By LabMedica International staff writers
Posted on 10 Aug 2017
The sorting of individual cells is necessary for many medical applications, including the isolation of specific cell types from cell suspensions. More...
A fluorescence-activated cell sorting (FACS) has been used for high-throughput cell sorting.

A FACS of larger cells requires the samples to be processed under low pressure through wider nozzles to prevent damage and therefor sorting is limited to low-level throughput. Lasers are used to excite auto-fluorescence or tagged-fluorescence of cell included in droplets, and then the droplets are diverted into different containers depending on their characteristics. This technique is a concern owing to sample infections due to aerosols generation.

Scientists at Nagoya University (Nagoya, Japan) investigating cell sorting used a microfluidic chip to prevent sample infection. This chip has microchannels into which cell suspensions are introduced for sorting. The group integrated two externally driven on-chip pumps into the microfluidic chip for high-speed flow control. Using a high-speed actuator as the driving source of pump, they succeeded in producing a flow with 16 microseconds for cell sorting.

Although various methods of on-chip cell sorting have been proposed, high-throughput sorting of large cells remains hampered by the difficulty of controlling high-speed flow over a wide sorting area. To overcome this problem, the team proposed high-speed local-flow control using dual membrane pumps driven by piezoelectric actuators placed on the outside of a microfluidic chip. They evaluated the controllability of shifting the flow profile by the local-flow.

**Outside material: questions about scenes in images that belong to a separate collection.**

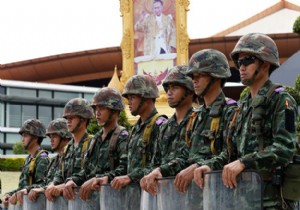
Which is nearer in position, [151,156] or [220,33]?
[151,156]

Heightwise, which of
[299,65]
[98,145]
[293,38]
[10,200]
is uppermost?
[293,38]

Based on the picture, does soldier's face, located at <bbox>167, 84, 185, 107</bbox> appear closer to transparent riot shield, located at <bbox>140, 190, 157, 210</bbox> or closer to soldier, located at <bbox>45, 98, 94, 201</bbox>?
transparent riot shield, located at <bbox>140, 190, 157, 210</bbox>

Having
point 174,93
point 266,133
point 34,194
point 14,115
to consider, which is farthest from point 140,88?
point 14,115

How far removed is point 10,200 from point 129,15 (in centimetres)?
2884

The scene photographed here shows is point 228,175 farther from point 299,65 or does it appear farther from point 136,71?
point 136,71

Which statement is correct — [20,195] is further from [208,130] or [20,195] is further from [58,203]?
[208,130]

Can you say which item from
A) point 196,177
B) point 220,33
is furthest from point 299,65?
point 220,33

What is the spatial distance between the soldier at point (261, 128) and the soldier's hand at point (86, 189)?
2.15 m

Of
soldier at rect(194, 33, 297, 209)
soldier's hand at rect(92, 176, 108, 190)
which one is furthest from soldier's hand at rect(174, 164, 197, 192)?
soldier's hand at rect(92, 176, 108, 190)

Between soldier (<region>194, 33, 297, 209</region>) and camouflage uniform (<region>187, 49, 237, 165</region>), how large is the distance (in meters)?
0.40

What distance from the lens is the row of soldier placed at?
5359mm

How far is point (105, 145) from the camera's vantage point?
8.20m

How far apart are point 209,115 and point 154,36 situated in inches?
1277

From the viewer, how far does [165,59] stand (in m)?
38.6
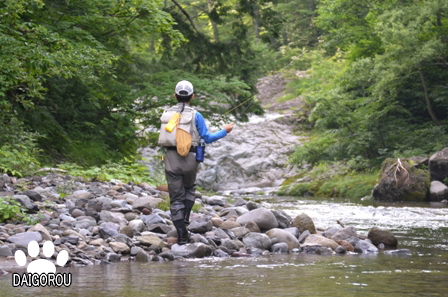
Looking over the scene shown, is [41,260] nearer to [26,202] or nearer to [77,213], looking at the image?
[26,202]

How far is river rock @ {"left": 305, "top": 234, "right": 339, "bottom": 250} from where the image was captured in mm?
6794

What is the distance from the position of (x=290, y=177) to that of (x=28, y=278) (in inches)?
840

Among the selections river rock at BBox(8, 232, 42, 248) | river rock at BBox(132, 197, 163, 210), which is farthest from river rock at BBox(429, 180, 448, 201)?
river rock at BBox(8, 232, 42, 248)

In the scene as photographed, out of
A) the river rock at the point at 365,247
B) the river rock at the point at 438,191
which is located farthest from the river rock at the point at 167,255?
the river rock at the point at 438,191

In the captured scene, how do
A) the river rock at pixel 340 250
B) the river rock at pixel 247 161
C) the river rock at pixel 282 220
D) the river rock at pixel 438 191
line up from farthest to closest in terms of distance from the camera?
the river rock at pixel 247 161
the river rock at pixel 438 191
the river rock at pixel 282 220
the river rock at pixel 340 250

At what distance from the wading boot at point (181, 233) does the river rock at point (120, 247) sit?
58 centimetres

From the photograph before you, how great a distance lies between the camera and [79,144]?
13727 millimetres

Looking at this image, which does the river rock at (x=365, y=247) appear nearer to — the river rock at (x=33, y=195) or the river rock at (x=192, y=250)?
the river rock at (x=192, y=250)

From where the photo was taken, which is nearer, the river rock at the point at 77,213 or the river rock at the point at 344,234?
the river rock at the point at 77,213

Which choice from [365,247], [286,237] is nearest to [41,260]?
[286,237]

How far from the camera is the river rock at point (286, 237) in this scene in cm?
684

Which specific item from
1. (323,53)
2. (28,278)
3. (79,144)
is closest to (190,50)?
(79,144)
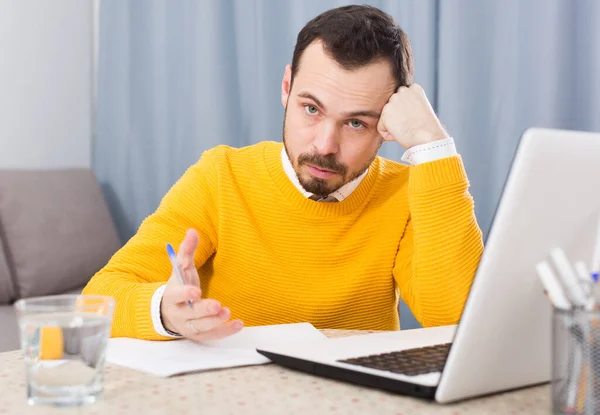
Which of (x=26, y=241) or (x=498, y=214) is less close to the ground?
(x=498, y=214)

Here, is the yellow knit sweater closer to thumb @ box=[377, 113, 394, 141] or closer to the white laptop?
thumb @ box=[377, 113, 394, 141]

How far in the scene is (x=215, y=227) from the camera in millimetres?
1534

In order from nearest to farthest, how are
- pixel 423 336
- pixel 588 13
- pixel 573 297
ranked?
pixel 573 297, pixel 423 336, pixel 588 13

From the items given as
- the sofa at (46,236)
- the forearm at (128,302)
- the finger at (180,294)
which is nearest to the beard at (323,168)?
the forearm at (128,302)

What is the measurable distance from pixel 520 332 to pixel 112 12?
2.68 meters

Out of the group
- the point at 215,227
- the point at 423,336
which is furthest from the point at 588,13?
the point at 423,336

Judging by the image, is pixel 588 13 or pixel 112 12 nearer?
pixel 588 13

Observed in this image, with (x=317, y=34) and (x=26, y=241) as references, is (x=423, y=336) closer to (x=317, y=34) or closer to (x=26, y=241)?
(x=317, y=34)

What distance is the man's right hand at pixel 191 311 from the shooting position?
3.06 ft

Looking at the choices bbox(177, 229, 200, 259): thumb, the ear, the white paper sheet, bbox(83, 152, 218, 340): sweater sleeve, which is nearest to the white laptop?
the white paper sheet

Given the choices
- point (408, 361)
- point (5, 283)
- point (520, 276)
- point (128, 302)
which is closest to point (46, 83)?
point (5, 283)

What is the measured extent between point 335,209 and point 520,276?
0.87 meters

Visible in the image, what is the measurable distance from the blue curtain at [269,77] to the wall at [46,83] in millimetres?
100

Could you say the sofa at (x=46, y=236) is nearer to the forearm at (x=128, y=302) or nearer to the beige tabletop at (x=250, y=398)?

The technique allows them to sort not only large but also small cells with high speed, high purity, and high viability. The method was tested on microalgae as an example of large cells, around 100 µM in size, and achieved 95.8% purity, 90.8% viability, and a 92.8% success rate. As a model small cell type, they used a cancer cell whose size is around 24 µM, and achieved 98.9% purity, 90.7% viability, and a 97.8% success rate.

Shinya Sakuma, PhD, an assistant professor and lead author said, “Microfluidic chip contains a cross-shaped sorting area and three-branched microfluidic channel. Target/non-target cells are three-dimensionally aligned in the main channel. When target cells are detected, the on-chip pumps work rapidly to sort cells into one of two interest channels. Meanwhile, non-target cells are flushed into the waste channel without pump actuation.” The study was first published on June 14, 2017, in the journal Lab Chip.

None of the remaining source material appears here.